◆ **WHAT YOU SHOULD DO**: Extract each line from the rows below that contains the string "nearest". Case matters.

◆ **Records of spatial reasoning questions**:
___

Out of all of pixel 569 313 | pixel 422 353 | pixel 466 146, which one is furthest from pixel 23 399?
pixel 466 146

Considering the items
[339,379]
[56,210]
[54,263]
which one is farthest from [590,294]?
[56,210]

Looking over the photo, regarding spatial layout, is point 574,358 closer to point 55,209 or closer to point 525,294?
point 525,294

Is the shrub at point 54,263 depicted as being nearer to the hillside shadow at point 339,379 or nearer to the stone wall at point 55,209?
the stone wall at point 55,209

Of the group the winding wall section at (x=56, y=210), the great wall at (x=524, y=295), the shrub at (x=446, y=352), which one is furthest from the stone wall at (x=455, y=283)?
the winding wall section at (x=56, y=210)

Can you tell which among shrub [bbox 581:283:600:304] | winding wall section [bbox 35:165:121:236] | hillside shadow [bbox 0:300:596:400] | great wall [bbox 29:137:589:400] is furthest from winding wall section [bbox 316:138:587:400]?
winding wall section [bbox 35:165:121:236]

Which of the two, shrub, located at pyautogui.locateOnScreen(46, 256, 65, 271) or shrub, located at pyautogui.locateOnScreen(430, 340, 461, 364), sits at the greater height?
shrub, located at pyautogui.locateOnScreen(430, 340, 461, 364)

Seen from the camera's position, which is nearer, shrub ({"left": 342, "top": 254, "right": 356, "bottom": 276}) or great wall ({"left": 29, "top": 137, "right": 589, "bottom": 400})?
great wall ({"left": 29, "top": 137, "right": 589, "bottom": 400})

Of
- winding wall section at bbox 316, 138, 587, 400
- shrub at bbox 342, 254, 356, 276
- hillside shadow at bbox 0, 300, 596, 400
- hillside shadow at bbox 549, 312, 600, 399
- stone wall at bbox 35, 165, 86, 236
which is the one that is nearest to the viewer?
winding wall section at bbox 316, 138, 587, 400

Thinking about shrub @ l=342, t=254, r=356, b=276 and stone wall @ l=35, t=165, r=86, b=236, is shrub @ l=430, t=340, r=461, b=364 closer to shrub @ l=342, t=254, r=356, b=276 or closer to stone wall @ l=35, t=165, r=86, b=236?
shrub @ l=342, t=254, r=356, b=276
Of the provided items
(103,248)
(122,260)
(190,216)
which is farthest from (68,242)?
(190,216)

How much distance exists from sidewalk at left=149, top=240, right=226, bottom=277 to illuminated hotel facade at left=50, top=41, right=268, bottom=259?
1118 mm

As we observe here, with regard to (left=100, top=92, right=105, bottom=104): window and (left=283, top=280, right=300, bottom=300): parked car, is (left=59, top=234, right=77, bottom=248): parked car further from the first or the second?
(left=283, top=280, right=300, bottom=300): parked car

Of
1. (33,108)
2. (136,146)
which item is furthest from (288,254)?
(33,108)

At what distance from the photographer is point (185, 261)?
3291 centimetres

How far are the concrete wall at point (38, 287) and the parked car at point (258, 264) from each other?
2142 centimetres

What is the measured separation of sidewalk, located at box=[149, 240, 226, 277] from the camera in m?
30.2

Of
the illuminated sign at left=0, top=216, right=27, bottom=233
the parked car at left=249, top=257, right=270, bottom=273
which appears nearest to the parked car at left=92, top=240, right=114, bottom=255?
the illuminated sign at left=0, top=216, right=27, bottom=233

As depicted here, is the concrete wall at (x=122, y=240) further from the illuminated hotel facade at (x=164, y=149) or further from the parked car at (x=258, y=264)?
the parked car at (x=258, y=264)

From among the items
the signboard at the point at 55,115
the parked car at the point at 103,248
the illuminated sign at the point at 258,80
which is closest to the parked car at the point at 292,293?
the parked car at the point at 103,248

___

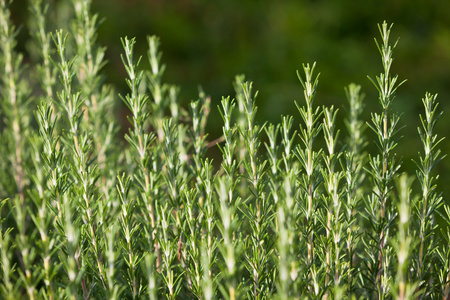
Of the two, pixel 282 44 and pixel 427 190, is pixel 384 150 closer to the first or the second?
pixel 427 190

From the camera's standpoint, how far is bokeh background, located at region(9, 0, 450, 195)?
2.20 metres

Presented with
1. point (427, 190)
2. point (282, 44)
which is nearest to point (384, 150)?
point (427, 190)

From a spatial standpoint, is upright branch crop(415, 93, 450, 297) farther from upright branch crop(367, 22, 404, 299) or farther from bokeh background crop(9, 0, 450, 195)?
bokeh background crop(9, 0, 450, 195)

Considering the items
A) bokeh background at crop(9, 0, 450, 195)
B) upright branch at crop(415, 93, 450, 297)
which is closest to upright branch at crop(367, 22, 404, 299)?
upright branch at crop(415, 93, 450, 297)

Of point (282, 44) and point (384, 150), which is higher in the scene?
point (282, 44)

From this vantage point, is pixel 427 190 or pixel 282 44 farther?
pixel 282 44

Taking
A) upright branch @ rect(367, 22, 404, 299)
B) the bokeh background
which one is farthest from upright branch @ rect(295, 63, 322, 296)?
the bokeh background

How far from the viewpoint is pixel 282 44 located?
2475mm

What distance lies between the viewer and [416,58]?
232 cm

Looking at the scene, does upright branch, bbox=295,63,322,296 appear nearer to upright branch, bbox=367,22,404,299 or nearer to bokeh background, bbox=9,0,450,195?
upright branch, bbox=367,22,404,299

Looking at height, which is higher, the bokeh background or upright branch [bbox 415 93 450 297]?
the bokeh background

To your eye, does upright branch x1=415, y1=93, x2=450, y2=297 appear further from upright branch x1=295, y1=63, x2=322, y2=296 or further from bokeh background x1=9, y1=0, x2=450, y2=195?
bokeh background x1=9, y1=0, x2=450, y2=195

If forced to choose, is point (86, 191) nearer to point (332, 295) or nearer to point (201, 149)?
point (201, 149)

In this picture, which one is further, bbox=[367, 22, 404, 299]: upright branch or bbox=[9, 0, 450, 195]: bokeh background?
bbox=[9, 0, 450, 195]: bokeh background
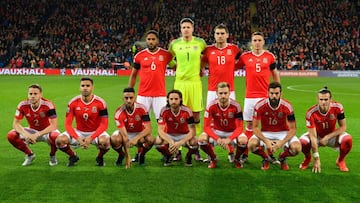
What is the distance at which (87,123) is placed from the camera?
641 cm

___

◆ **TASK RESULT**:
which is the one that is nearest to the viewer?
which appears nearest to the parked car at left=92, top=240, right=114, bottom=255?
which is nearest to point (384, 150)?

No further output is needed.